Oda, tarafından paylaşılan görüntülerde kolonlarda imalat hataları olduğu görülüyor.
ÇOK SAYIDA İHALEYİ ALMIŞ
Öte yandan Çevre, Şehircilik ve İklim Değişikliği Bakanlığı'nın gerçekleştirdiği 'İzmir İli, Aliağa İlçesi, Aliağa Mahallesi 614 Konut, 32 Dükkan ve 1 Adet Cami İnşaatları ile Altyapı ve Çevre Düzenlemesi İşi`` ihalesini Diyarbekir merkezli Kayasan Yapı İnşaat Şirketi'nin aldığı ortaya çıktı. EKAP'ta yer alan bilgilere göre 25 Ağustos 2023 tarihli ihalede maliyet bedeli 1 milyar 84 milyon 240 bin 286 TL ile belirlenirken Kayasan isimli şirket ihaleyi 1 milyar 79 milyın 917 TL ile aldı. Şirket aralarında İzmir'deki yurt ihalesi de olmak üzere çok sayıda kamu ihalesini aldığı da öğrenildi.
Oda'nın açıklaması şu şekilde:
BASINA VE KAMUOYUNA
T.C. Çevre, Şehircilik ve İklim Değişikliği Bakanlığı/Toplu Konut İdaresi Başkanlığı tarafından 31.03.2020 tarihinde yapım işi ve sonrasında ikmal işi olarak ihale edilen '`İzmir İli, Aliağa İlçesi, Aliağa Mahallesi 614 Konut, 32 Dükkan ve 1 Adet Cami İnşaatları ile Altyapı ve Çevre Düzenlemesi İşi`` ile ilgili Şubemize hak sahipleri tarafından imalatla ilgili fotoğrafları da içeren şikayet dilekçesinin iletilmesi sonrasında Şubemiz tarafından proje sahasında yerinde incelemelerde bulunulmuştur.

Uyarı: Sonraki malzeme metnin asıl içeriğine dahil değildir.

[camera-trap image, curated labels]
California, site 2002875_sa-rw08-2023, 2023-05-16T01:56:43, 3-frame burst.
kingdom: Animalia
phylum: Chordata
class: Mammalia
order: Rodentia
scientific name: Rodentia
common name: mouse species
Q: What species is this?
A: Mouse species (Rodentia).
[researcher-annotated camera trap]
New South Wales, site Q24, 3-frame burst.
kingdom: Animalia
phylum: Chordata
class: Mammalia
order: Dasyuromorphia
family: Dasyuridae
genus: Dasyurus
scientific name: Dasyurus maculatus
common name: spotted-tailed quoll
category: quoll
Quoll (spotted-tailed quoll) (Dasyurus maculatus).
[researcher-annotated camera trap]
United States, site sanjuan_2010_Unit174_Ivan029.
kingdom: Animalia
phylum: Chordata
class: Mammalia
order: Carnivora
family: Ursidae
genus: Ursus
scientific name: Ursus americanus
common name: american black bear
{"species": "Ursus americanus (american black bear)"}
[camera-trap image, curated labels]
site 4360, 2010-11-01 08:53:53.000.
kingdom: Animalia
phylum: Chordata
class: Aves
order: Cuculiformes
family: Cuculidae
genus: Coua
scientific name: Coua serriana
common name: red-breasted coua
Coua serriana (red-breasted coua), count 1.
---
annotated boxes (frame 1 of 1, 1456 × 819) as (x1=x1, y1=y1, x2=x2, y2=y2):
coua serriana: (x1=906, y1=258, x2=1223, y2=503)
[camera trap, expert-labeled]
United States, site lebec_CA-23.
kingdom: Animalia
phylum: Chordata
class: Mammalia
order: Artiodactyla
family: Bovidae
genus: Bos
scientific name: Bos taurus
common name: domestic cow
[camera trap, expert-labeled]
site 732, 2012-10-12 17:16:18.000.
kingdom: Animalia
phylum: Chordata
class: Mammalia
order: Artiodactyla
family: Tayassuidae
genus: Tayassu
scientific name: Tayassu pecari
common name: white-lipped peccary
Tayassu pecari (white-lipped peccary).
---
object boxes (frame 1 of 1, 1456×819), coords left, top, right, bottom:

Tespit edilen imalat hataları, deprem tehdidi altında olan kentimiz ve vatandaşlarımız adına endişe vericidir.
Yapılan incelemede, betonarme elemanların yapımında tünel kalıp sisteminin kullanıldığı anlaşılmaktadır. Taşıyıcı elemanların deprem kuvvetleri etkisi altında kritik öneme sahip alt ve üst uç birleşim bölgelerinde hayati tehlike arz edecek şekilde imalat hataları görülmektedir. Bu kusurların uygulamadaki hatalardan ve denetim eksikliğinden kaynaklandığı şüphesizdir. Deprem tehdidi altındaki bir bölgede, kurulma amacı özellikle dar ve orta gelirli vatandaşın nitelikli konut ihtiyacını karşılamak olan TOKİ tarafından inşa edilmekte olan bu yapılarda dikkatsiz ve özensiz imalatlar telafisi mümkün olmayan sonuçlara yol açabilir.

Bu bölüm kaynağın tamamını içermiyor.